• DIRECTION:
Reproduce the Remark class documentation below in full, word for word.

Class Remark


  • public class Remark
    extends Object
    The class that manages converting HTML to Markdown.

    It is recommended that you save this class if it is going to be reused for better performance. This class is thread-safe, but can only process a single document concurrently.

    Usage:

    Basic usage involves instantiating this class with a specific set of options, and calling one of the convert* methods on some form of input.

    Examples:

     // Create a generic remark that converts to pure-Markdown spec. 
     Remark remark = new Remark();
     String cleanedUp = remark.convertFragment(inputString);
     
     // Create a remark that converts to pegdown with all extensions enabled. 
     Remark pegdownAll = new Remark(Options.pegdownAllExtensions());
     cleanedUp = pegdownAll.convert(new URL("http://www.example.com"), 15000);
     
     // stream the conversion
     pegdownAll.withStream(System.out).convert(new URL("http://www.overzealous.com"), 15000);
     
    Author:
    Phil DeJarnett
    • Constructor Detail

      • Remark

        public Remark()
        Creates a default, pure Markdown-compatible Remark instance.
      • Remark

        public Remark​(Options options)
        Creates a Remark instance with the specified options.
        Parameters:
        options - Specified options to use on this instance. See the docs for the Options class for common options sets.
    • Method Detail

      • getConverter

        public DocumentConverter getConverter()
        Provides access to the DocumentConverter for customization.
        Returns:
        the configured DocumentConverter.
      • isCleanedHtmlEchoed

        public boolean isCleanedHtmlEchoed()
        Returns true if the cleaned HTML document is echoed to System.out.
        Returns:
        true if the cleaned HTML document is echoed
      • setCleanedHtmlEchoed

        public void setCleanedHtmlEchoed​(boolean cleanedHtmlEchoed)
        To see the cleaned and processed HTML document, set this to true. It will be rendered to System.out for debugging purposes.
        Parameters:
        cleanedHtmlEchoed - true to echo out the cleaned HTML document
      • withWriter

        public Remark withWriter​(Writer writer)
        Use this method in a chain to handle streaming the output to a Writer. The returned class can be saved for repeated writing to the same streams.

        Note: The convert methods on the returned class will always return null.

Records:
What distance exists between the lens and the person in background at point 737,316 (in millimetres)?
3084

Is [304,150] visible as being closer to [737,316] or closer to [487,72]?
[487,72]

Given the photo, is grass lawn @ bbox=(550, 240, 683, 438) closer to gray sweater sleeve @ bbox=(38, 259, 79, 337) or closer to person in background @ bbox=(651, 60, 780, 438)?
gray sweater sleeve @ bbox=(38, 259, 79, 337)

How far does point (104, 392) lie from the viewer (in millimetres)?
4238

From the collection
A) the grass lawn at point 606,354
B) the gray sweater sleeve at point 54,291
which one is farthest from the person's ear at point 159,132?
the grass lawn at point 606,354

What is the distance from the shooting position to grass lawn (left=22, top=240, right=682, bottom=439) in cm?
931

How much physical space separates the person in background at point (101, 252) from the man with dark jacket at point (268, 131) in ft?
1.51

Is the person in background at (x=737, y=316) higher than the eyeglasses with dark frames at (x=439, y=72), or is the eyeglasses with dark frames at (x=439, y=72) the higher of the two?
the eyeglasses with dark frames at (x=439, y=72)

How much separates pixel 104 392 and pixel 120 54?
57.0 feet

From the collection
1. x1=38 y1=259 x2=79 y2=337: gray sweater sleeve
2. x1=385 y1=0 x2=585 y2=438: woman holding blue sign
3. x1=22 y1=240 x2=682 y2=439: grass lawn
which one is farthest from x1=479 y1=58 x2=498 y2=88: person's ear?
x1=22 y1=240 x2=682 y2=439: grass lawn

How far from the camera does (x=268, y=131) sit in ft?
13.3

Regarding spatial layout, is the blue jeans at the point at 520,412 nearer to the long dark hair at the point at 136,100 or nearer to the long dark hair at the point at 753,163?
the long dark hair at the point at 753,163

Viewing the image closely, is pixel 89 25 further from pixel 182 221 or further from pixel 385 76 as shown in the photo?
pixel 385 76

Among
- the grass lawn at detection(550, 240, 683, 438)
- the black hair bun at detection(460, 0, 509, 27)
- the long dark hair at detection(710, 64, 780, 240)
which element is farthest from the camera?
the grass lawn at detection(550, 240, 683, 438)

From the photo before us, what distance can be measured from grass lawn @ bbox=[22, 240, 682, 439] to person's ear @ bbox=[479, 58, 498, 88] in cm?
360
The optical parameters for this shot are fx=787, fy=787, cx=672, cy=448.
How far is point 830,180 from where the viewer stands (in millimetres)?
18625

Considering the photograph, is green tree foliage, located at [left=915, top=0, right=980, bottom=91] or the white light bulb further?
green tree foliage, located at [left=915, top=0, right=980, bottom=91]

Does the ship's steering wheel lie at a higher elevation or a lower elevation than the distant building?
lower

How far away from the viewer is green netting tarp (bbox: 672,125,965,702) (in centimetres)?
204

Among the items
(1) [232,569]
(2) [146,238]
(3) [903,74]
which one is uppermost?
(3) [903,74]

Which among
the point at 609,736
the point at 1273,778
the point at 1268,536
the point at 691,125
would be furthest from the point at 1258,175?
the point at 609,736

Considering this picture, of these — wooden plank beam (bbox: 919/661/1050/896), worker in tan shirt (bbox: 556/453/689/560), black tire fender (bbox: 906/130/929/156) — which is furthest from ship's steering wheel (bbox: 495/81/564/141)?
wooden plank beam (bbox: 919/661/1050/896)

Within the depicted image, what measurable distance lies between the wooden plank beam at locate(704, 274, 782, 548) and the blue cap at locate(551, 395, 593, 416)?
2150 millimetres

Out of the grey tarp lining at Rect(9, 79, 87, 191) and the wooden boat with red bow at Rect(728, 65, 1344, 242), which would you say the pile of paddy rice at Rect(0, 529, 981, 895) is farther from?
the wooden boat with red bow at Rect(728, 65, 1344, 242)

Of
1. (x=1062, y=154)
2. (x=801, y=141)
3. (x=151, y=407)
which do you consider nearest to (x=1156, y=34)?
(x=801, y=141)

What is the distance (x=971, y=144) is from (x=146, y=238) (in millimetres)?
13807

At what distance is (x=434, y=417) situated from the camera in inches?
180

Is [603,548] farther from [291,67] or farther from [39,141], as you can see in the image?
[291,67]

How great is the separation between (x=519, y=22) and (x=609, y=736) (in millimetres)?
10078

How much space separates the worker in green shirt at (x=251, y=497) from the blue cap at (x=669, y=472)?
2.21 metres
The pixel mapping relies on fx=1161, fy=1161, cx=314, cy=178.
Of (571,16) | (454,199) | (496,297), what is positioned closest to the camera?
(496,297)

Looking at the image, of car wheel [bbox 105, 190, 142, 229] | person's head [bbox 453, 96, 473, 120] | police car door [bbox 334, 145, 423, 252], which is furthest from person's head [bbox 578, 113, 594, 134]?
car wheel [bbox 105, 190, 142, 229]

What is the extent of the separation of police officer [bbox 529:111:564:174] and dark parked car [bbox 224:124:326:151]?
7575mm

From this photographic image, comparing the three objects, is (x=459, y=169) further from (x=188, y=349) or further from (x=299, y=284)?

• CORRECT RESULT:
Class Remark


  • public class Remark
    extends Object
    The class that manages converting HTML to Markdown.

    It is recommended that you save this class if it is going to be reused for better performance. This class is thread-safe, but can only process a single document concurrently.

    Usage:

    Basic usage involves instantiating this class with a specific set of options, and calling one of the convert* methods on some form of input.

    Examples:

     // Create a generic remark that converts to pure-Markdown spec. 
     Remark remark = new Remark();
     String cleanedUp = remark.convertFragment(inputString);
     
     // Create a remark that converts to pegdown with all extensions enabled. 
     Remark pegdownAll = new Remark(Options.pegdownAllExtensions());
     cleanedUp = pegdownAll.convert(new URL("http://www.example.com"), 15000);
     
     // stream the conversion
     pegdownAll.withStream(System.out).convert(new URL("http://www.overzealous.com"), 15000);
     
    Author:
    Phil DeJarnett
    • Constructor Detail

      • Remark

        public Remark()
        Creates a default, pure Markdown-compatible Remark instance.
      • Remark

        public Remark​(Options options)
        Creates a Remark instance with the specified options.
        Parameters:
        options - Specified options to use on this instance. See the docs for the Options class for common options sets.
    • Method Detail

      • getConverter

        public DocumentConverter getConverter()
        Provides access to the DocumentConverter for customization.
        Returns:
        the configured DocumentConverter.
      • isCleanedHtmlEchoed

        public boolean isCleanedHtmlEchoed()
        Returns true if the cleaned HTML document is echoed to System.out.
        Returns:
        true if the cleaned HTML document is echoed
      • setCleanedHtmlEchoed

        public void setCleanedHtmlEchoed​(boolean cleanedHtmlEchoed)
        To see the cleaned and processed HTML document, set this to true. It will be rendered to System.out for debugging purposes.
        Parameters:
        cleanedHtmlEchoed - true to echo out the cleaned HTML document
      • withWriter

        public Remark withWriter​(Writer writer)
        Use this method in a chain to handle streaming the output to a Writer. The returned class can be saved for repeated writing to the same streams.

        Note: The convert methods on the returned class will always return null.